* **Stored data**:
────

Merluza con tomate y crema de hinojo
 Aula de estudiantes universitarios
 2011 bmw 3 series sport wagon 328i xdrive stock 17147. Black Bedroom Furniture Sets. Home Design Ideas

────

* **Task prompt**: Only the line that contains "Aula de estudiantes universitarios" and the lines after it, through the end of the data above, are to be repeated exactly.

* **Solution to this problem**:
 Aula de estudiantes universitarios
 2011 bmw 3 series sport wagon 328i xdrive stock 17147. Black Bedroom Furniture Sets. Home Design Ideas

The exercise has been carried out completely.